Our results also indicate that the number of viable cells, as measured by the MTT assay, significantly decreases after exposure to RTX, capsaicin, capsazepine, and 5-I-RTX. It has been suggested that receptor-mediated antitumor activity is associated with induction of apoptosis following activation of TRPV1 and changes in cell calcium influx [21]. Calcium is an important intracellular messenger that regulates many physiological functions, such as cellular differentiation, proliferation, and apoptosis. Abnormal functioning of calcium signaling pathways may occur during carcinogenesis. It has been shown, for example, that anandamide induces apoptosis of cervical carcinoma cells [25].

On the other hand, there is evidence that changes in TRPV1 expression may occur in different neoplastic diseases, such as prostatic, colonic, pancreatic, and bladder cancers, as previously mentioned. Kalogris et al. [26] found that TRPV1 is down-regulated in urothelial cancer specimens, and the decrease in TRPV1 mRNA expression correlates with tumor progression. It has also been observed that prolonged exposure to agonists causes desensitization of TRPV1 by promoting cell surface receptor internalization with a clathrin-independent pathway [27]. Therefore, we cannot exclude the possibility that the inhibitory effects on cell viability caused by TRPV1 ligands in our study may be due to receptor desensitization.

RTX was the only compound able to induce time-dependent inhibition of MCF-7 cell growth rate and the most efficacious among tested agonists. The high efficiency of RTX is the reason why this compound has been extensively studied as a TRPV1-targeting therapeutic drug in different pathological conditions such as bone cancer pain [28]. It has been demonstrated that RTX causes inhibition of mitochondrial function and induces apoptosis in pancreatic cancer cells, presumably via endogenous TRPV1 channels, suggesting the use of vanilloids to treat pancreatic cancer [29].

According to our results, TRPV1 antagonists caused the same inhibitory effect on MCF-7 viability as agonists. The inhibitory effect on cell viability induced by specific TRPV1 antagonists could be ascribed to a functional block of the receptor and, consequently, to a modification of cell activities regulated by TRPV1. Furthermore, it has been recently demonstrated that capsazepine sensitizes colorectal cancer cells to apoptosis by decreasing the expression of antiapoptotic proteins (e.g., survivin) and increasing the expression of proapoptotic proteins (e.g., p53) [30].

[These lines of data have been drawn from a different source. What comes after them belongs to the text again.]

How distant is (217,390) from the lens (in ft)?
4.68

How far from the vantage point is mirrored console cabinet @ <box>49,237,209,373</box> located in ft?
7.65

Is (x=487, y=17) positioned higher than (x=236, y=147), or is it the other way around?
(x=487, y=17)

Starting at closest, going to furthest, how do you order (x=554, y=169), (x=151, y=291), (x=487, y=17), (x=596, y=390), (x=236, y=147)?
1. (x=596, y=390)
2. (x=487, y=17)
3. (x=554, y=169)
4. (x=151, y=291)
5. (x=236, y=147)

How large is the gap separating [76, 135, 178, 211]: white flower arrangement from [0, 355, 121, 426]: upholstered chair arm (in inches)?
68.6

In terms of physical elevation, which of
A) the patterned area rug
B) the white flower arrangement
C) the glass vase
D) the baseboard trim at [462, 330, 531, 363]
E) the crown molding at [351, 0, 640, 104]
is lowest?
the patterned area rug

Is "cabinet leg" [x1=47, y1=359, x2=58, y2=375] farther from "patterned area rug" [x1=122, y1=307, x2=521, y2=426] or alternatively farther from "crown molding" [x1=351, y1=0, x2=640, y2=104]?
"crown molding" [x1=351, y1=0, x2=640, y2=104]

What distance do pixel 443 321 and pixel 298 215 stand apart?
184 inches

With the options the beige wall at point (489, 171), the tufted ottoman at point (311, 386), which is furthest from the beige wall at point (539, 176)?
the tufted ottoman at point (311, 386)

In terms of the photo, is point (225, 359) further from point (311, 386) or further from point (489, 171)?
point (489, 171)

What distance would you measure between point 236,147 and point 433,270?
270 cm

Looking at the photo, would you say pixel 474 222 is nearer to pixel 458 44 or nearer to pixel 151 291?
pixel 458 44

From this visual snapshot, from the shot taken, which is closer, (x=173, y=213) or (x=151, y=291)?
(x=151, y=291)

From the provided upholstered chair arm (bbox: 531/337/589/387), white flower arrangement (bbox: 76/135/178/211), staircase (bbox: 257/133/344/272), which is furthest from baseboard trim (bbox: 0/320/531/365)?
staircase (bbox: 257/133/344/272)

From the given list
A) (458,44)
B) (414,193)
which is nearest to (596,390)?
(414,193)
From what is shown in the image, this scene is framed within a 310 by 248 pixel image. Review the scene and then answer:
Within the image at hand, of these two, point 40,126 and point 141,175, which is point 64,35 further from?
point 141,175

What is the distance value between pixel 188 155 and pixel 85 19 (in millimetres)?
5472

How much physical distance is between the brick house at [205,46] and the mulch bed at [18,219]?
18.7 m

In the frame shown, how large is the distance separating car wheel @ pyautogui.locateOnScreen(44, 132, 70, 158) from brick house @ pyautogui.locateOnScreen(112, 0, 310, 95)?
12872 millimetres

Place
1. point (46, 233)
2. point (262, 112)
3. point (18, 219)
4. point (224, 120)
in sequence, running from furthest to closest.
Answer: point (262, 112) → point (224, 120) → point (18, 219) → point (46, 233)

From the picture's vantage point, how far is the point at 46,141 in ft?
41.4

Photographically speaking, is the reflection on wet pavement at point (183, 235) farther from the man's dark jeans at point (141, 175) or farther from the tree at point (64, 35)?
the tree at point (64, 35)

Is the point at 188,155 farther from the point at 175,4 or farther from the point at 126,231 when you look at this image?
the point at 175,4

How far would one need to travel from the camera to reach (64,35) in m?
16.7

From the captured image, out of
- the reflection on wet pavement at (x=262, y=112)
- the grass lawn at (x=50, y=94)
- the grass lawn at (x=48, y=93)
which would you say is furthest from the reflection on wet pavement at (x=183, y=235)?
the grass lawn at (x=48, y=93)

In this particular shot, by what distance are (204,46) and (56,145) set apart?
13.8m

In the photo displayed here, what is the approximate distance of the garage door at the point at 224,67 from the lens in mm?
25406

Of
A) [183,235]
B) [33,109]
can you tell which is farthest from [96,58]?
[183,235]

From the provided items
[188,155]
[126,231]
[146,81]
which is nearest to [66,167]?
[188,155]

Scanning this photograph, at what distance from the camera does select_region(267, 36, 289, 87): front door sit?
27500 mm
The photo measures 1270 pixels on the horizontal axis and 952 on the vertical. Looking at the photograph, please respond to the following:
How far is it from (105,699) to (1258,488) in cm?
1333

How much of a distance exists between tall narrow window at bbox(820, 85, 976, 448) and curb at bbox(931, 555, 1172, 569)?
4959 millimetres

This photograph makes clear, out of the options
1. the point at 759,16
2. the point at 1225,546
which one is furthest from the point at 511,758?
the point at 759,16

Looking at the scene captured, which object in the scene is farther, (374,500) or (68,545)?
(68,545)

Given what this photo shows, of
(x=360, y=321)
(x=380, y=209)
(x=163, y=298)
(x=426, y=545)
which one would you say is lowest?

Because the MTT assay does not provide insight into the molecular mechanisms involved in TRPV1 responses, additional research is needed to elucidate breast cancer cell viability upon TRPV1 agonist and antagonist stimulation. Consequently, the present data should be considered preliminary, although they do indicate that TRPV1 ligands may have potential for anticancer drugs. Considerable effort has been made to fight cancer cells, and targeted therapy seems to be a promising strategy; in this regard, ion channels belonging to the TRP channel superfamily could play an important role [29]. Considering these findings, studies on TRPV1-mediated effects on human breast cancer cells should be encouraged.

Footnotes

The authors declare that they have no competing interests.